Auf diese Kurzformel kann die Energiewende à la Aigner interpretiert werden. Die Ministerin hat in ihrer Dialogbilanz die Ergebnisse der Arbeitsgruppe auf einen politisch geschickten Nenner gebracht: Wenn wir (von der CSU) es schaffen, den Energieverbrauch zu senken und die Leistungsspitzen von bereits bestehenden Wind- und PV-Anlagen nicht in den Wind zu schreiben oder an Pumpspeicherwerke zu verramschen, sondern zu speichern – dann hat der Freistaat eine gute Chance auf eine elegante Energiewende.

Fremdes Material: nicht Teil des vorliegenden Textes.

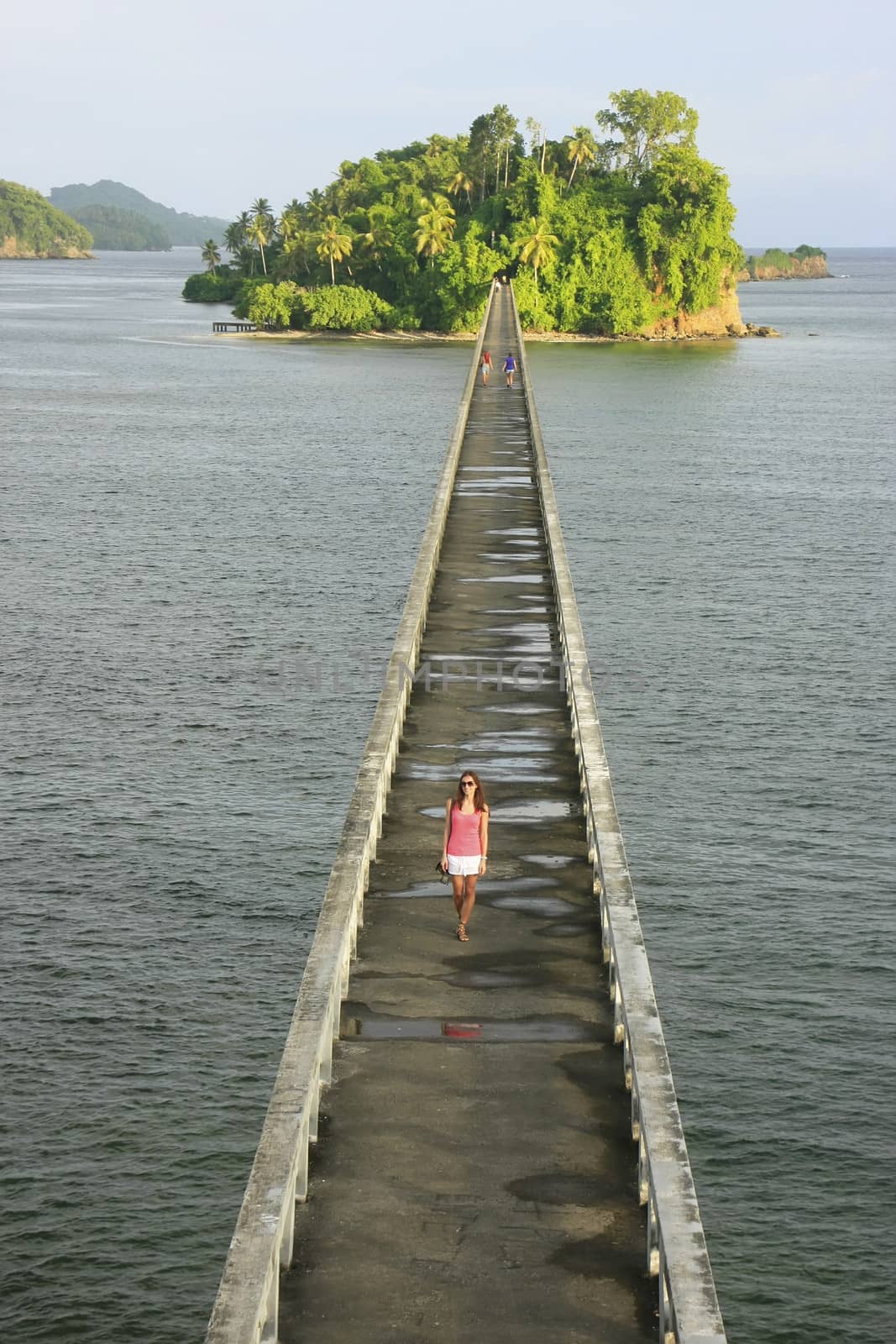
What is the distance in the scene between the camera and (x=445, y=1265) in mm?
10266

Elegant auch deswegen, weil die Staatsregierung, vulgo Aigner, sich dann eine satte Dosis Stimmengift erspart: Ärger in Form von Protesten gegen neue Leitungen und Kraftwerke, die zwar jeder nutzen, aber keiner haben will – am wenigsten neue Pumpspeicherwerke auf einem Wahrzeichen des Bayerischen Waldes. Aber davon war am Montag ohnehin keine Rede mehr.

Entscheidung unklar

Von Stefan Weber

Eine Entscheidung hat der Energie-Dialog für den Osser nicht gebracht:

Eine Studie, die sich mit wirtschaftlichen Berechnungen zu Pumpspeicherwerken im Allgemeinen befasste, den Osser aber nicht mit einschloss; nach drei Monaten ein Fazit zum Energie-Dialog, das die Technik nicht einmal erwähnt. Eine Entscheidung für oder gegen die Pläne, wie Vispiron sie auf dem Osser hegt, war das alles nicht.

Die Ministerin bleibt auch bei ihrem Auftritt am Montag bewusst etwas vage, was dieses Thema betrifft, auch wenn sie klar die Technik „Power to Gas“ favorisiert. Aber das alles wird Amir Roughani mit seiner Planungs-Firma kaum als Grund gelten lassen, um seine Pläne aufzugeben. Denn er besteht ja darauf, dass sein Vorhaben wirtschaftlich umzusetzen sei.

Für die Ministerin sind derzeit alle Speichertechnologien unrentabel, in Zukunft aber notwendig. „Und wenn Herr Roughani eine Genehmigung bekommt, dann darf er auch bauen“, sagt eine Ministeriums-Sprecherin am Montag. Schließlich sei das eine „reine Investoren-Entscheidung“. Zudem sei die PSW-Technik von allen Speicherarten am erprobtesten – eine Absage sieht anders aus.